Render everything in the records below, from the line containing "How distant from" down to the line containing "3.87 metres", as a JSON list of strings with one string per line and blank lines omitted.
------------------------------------------------
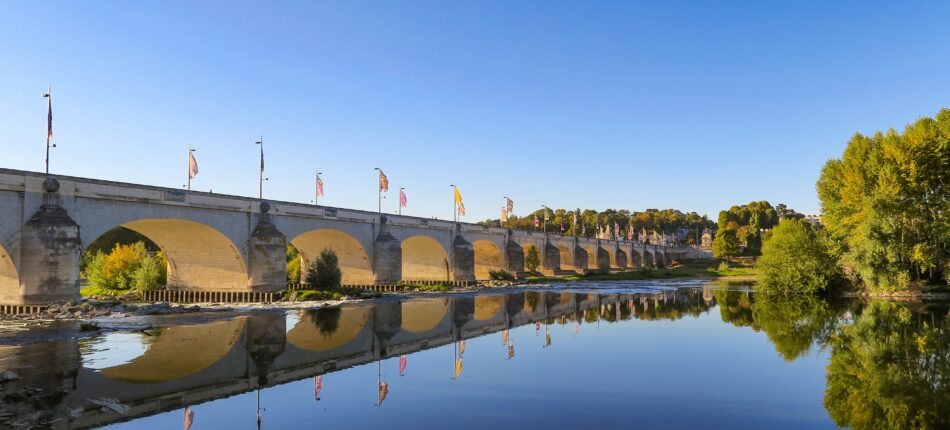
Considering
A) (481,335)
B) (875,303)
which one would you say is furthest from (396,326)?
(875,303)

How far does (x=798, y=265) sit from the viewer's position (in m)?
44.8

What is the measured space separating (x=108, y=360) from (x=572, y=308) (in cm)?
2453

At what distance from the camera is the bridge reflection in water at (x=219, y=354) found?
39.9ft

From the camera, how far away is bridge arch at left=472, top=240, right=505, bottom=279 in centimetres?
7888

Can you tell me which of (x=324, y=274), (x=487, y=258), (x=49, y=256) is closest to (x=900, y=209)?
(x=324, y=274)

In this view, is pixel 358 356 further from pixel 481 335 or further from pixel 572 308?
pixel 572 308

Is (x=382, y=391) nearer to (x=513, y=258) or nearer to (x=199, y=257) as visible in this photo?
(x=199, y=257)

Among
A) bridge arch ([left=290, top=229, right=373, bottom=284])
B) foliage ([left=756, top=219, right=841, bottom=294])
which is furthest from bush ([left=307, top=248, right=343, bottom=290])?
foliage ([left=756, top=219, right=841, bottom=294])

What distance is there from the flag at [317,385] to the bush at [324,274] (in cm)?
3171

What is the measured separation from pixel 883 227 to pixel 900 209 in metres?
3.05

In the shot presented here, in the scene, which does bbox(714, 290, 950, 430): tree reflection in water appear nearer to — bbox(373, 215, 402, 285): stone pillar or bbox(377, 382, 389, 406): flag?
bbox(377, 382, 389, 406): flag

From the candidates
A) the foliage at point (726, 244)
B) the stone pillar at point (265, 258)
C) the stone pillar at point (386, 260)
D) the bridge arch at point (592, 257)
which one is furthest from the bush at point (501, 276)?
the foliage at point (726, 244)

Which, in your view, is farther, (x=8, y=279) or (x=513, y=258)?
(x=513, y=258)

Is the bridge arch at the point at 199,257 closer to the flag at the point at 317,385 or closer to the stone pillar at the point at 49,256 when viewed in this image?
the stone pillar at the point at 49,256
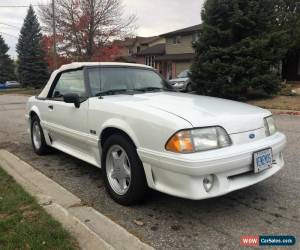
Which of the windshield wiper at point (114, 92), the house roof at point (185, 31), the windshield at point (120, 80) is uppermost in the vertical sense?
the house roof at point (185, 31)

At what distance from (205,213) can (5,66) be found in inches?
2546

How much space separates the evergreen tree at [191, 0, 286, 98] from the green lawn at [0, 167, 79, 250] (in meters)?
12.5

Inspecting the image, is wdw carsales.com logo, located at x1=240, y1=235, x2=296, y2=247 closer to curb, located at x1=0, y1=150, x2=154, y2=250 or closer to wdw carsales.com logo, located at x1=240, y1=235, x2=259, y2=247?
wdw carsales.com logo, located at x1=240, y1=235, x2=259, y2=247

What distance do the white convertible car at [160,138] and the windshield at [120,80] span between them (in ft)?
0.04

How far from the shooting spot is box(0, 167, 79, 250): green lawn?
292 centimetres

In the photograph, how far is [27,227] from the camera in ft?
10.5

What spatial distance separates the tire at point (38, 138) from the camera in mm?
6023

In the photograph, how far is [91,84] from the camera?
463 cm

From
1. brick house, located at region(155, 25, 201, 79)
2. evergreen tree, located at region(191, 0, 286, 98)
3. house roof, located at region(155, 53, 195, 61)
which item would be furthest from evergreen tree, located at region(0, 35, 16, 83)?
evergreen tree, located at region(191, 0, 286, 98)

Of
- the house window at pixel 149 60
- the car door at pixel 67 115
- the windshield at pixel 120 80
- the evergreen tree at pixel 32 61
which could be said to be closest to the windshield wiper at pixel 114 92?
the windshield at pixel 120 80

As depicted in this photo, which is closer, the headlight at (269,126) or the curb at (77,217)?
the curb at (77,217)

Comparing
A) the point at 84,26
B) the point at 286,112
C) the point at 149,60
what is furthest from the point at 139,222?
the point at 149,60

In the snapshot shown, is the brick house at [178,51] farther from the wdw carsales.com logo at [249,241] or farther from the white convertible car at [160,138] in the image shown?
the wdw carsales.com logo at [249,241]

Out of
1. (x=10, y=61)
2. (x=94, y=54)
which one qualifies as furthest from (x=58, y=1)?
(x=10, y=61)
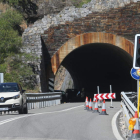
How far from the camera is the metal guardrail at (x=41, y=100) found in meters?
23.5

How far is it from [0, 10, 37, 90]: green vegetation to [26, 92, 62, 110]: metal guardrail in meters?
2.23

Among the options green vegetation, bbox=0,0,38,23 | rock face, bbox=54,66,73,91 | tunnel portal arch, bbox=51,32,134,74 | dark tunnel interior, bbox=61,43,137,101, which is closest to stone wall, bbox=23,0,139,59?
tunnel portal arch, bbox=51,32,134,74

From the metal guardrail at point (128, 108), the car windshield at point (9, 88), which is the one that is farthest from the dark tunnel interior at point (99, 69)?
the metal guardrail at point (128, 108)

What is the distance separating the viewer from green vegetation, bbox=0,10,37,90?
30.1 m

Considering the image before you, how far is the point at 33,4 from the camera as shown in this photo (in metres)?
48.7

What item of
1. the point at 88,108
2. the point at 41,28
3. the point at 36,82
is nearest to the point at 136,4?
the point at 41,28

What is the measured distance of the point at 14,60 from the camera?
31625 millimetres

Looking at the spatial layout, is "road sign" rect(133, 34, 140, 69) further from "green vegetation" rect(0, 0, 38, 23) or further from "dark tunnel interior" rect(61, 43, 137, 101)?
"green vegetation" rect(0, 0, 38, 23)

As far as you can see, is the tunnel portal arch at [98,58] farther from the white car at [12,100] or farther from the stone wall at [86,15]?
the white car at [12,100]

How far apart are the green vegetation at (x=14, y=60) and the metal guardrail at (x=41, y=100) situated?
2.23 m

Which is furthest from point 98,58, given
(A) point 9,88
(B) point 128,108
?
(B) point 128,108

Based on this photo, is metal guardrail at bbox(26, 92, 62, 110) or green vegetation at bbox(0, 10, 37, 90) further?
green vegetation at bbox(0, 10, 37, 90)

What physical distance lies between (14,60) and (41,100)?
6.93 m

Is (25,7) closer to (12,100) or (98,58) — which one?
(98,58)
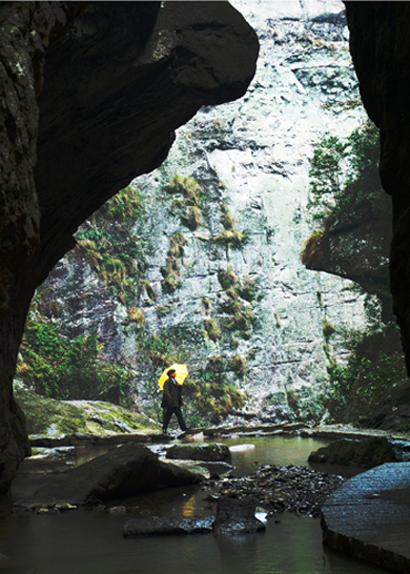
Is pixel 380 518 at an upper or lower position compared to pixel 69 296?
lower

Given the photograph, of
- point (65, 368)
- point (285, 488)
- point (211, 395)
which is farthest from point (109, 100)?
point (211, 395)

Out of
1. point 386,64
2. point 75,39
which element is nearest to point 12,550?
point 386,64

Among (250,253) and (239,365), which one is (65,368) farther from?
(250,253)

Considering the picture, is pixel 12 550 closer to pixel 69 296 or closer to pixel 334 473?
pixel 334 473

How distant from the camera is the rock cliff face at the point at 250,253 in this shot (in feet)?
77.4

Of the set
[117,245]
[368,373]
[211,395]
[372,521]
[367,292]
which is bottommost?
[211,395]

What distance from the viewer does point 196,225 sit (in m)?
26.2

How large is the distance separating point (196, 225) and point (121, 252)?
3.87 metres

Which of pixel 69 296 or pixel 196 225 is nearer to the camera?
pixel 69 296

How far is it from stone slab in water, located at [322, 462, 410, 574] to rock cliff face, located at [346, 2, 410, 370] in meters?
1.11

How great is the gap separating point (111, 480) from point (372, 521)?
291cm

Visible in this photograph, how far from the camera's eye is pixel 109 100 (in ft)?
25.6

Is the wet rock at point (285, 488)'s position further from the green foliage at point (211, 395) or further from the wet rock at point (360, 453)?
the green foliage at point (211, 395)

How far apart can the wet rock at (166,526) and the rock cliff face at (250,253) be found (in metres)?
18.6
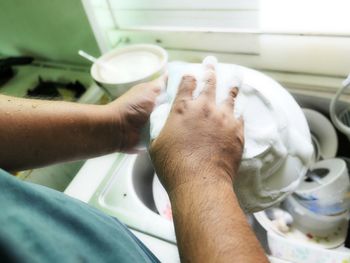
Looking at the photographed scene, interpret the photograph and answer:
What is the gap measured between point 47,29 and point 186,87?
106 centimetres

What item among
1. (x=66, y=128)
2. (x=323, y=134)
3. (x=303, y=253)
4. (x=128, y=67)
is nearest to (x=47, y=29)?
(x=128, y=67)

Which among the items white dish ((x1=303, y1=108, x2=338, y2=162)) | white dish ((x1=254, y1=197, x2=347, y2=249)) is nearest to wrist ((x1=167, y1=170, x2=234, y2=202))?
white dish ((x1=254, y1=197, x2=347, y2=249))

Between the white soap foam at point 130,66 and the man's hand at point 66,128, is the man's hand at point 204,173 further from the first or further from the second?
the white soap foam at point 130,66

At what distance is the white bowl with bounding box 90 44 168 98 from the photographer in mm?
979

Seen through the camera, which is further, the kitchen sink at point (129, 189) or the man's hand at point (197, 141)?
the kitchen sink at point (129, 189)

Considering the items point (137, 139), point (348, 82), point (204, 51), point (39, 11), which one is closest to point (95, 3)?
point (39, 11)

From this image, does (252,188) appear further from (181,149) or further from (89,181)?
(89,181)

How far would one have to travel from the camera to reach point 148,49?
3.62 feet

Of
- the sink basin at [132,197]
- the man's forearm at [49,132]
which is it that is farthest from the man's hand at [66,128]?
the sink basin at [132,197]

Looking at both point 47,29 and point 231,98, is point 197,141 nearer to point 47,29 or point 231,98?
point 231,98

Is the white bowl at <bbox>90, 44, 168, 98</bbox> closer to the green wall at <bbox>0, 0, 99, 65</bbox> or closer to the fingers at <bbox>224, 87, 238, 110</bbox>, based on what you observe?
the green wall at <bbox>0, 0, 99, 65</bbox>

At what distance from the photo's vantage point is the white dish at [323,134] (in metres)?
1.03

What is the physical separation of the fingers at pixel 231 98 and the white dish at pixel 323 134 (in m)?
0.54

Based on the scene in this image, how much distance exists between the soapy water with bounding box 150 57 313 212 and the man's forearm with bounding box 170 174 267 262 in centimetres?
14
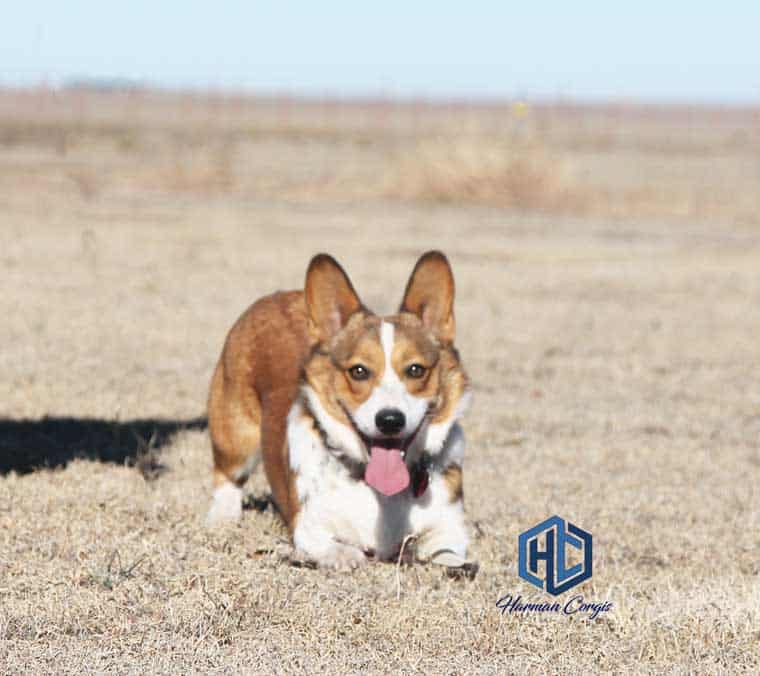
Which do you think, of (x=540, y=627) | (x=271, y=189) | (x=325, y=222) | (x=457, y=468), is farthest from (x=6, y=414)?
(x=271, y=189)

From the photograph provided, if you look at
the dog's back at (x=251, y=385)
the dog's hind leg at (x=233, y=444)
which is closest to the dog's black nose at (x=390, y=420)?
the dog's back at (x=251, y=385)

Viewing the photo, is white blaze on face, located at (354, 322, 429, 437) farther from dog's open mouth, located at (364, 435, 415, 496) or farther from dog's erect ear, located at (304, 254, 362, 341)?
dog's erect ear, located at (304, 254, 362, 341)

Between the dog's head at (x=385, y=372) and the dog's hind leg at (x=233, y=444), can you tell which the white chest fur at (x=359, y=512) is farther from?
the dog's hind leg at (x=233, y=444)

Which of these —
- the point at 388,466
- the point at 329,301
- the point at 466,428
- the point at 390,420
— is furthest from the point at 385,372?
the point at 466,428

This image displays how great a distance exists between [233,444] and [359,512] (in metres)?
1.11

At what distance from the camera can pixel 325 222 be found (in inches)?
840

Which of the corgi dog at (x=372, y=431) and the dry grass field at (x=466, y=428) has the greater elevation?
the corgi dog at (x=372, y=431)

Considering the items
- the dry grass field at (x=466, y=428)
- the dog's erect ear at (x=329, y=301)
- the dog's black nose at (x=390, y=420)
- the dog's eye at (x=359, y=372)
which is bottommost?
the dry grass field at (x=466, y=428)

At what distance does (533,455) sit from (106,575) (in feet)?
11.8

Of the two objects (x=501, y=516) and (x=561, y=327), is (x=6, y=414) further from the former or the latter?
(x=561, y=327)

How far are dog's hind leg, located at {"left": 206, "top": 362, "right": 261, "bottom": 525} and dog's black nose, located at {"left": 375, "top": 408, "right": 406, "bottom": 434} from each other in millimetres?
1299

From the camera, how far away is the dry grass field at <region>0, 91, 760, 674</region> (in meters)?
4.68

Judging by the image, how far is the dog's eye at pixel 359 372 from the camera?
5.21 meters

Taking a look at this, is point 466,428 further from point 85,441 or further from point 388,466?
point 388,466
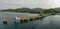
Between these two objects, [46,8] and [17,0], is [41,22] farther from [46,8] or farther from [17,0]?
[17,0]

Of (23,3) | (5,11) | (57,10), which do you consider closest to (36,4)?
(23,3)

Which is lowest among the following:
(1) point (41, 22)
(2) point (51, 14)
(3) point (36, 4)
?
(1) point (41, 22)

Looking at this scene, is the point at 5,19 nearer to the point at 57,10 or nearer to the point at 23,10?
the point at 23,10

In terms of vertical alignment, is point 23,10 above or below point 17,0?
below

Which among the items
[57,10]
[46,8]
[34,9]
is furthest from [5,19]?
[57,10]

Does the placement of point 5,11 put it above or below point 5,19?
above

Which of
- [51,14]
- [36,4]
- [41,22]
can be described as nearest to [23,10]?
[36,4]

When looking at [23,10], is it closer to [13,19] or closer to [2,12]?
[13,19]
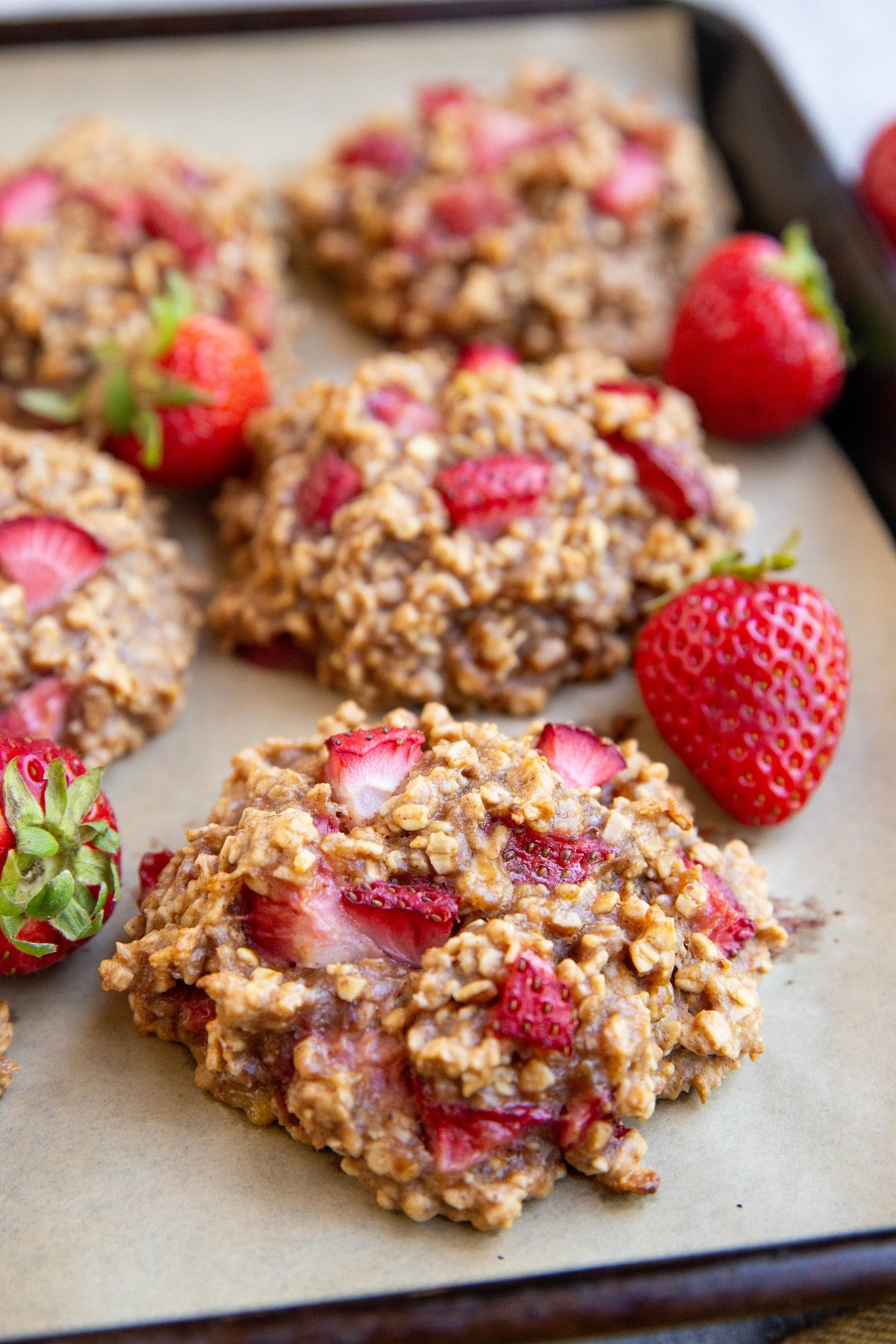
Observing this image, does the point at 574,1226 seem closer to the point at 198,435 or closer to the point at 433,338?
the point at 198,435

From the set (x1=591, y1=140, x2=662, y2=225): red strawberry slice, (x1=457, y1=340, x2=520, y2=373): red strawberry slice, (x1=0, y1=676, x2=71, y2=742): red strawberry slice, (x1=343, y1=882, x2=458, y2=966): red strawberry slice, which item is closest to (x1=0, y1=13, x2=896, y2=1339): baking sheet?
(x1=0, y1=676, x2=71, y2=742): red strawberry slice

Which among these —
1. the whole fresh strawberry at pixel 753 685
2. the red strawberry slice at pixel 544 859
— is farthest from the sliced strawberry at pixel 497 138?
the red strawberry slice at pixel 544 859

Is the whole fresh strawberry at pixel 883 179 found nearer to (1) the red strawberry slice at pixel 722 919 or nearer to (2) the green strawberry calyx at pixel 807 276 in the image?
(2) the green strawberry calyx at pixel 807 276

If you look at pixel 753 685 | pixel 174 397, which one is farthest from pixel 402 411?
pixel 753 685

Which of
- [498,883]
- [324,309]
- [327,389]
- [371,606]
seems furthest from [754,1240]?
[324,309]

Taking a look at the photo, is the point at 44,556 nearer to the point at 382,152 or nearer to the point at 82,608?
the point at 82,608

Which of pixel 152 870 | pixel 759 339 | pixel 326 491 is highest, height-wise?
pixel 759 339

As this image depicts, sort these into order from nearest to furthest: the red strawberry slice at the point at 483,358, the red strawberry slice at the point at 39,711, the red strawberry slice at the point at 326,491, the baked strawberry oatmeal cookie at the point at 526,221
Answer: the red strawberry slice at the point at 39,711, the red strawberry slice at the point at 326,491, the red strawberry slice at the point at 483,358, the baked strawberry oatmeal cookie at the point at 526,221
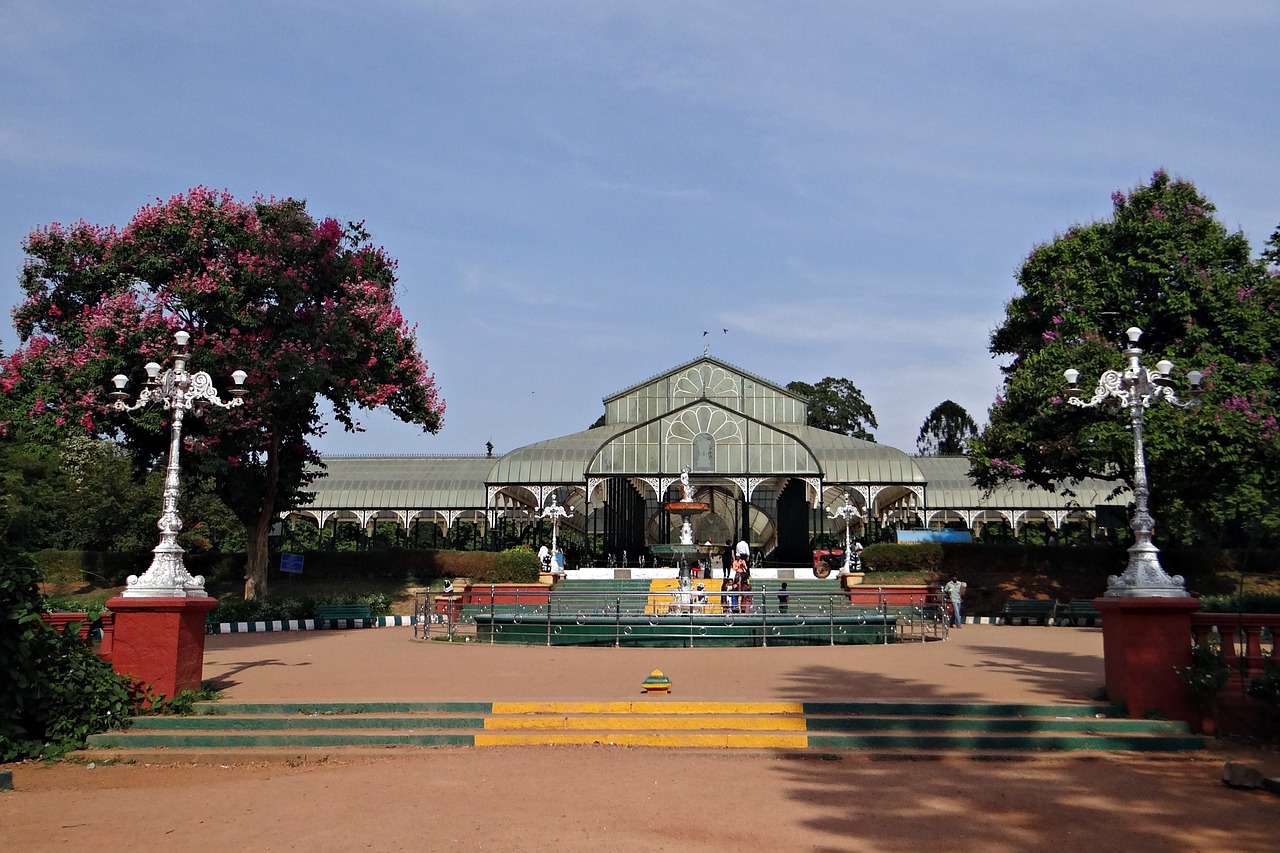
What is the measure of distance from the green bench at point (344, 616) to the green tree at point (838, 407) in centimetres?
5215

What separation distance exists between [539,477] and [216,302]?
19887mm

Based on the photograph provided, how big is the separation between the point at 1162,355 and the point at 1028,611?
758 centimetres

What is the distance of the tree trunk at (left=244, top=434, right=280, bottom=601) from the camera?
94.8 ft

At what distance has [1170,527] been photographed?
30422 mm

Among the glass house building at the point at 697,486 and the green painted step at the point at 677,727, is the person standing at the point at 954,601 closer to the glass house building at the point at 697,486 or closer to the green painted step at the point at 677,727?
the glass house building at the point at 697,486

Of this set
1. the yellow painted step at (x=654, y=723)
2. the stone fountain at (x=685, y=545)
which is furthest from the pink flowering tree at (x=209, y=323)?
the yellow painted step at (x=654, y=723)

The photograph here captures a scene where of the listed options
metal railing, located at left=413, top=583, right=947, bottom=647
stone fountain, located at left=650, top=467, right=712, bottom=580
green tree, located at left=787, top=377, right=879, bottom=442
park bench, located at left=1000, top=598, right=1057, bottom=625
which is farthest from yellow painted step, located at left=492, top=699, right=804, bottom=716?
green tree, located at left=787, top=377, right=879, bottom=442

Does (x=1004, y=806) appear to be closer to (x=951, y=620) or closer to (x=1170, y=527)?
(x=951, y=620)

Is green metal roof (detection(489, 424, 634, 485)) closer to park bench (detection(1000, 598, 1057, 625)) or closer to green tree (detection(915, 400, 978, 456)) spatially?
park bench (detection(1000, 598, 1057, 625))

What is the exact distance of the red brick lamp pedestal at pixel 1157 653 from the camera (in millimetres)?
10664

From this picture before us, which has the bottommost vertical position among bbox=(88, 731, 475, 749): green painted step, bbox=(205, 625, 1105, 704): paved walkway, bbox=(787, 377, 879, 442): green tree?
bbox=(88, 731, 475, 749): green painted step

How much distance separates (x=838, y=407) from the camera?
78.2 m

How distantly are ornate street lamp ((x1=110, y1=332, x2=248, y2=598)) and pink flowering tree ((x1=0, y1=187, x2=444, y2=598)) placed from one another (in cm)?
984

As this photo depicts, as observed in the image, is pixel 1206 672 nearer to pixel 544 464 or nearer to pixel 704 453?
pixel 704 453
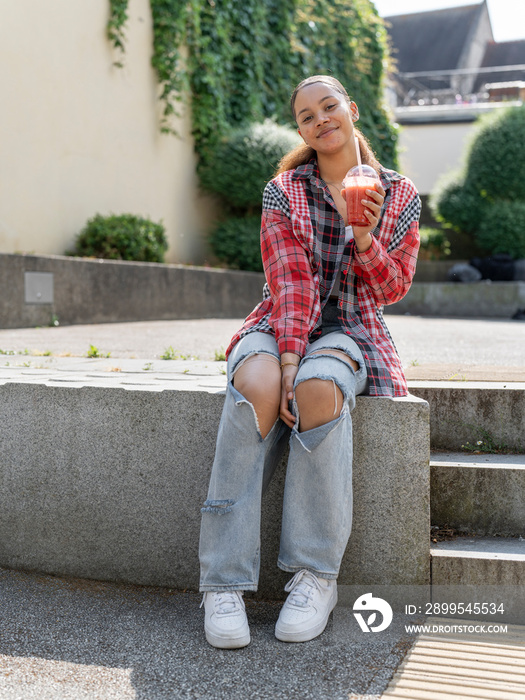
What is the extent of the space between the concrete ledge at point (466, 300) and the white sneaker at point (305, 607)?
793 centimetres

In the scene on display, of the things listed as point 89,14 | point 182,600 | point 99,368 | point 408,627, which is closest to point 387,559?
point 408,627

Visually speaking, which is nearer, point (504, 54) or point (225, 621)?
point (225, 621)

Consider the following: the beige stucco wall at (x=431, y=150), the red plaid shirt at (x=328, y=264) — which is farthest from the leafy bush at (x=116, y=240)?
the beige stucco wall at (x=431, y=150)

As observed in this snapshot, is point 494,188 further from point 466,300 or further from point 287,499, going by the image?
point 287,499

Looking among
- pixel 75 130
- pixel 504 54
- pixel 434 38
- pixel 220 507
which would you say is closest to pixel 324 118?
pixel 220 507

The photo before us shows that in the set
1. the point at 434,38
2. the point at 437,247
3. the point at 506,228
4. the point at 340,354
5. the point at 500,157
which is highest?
------------------------------------------------
- [EXERCISE RESULT]
[
  "How distant from the camera is the rock cliff face at the point at 250,253 in this shot (in feet)?",
  "77.4",
  "Of the set",
  "[117,245]",
  "[368,373]",
  "[211,395]",
  "[372,521]",
  "[367,292]",
  "which is bottommost?",
  "[211,395]",
  "What distance from the viewer does point 196,225 sit (in m)?",
  "26.2",
  "How large is the distance separating point (196, 225) and point (121, 252)?",
  "3.87 metres"
]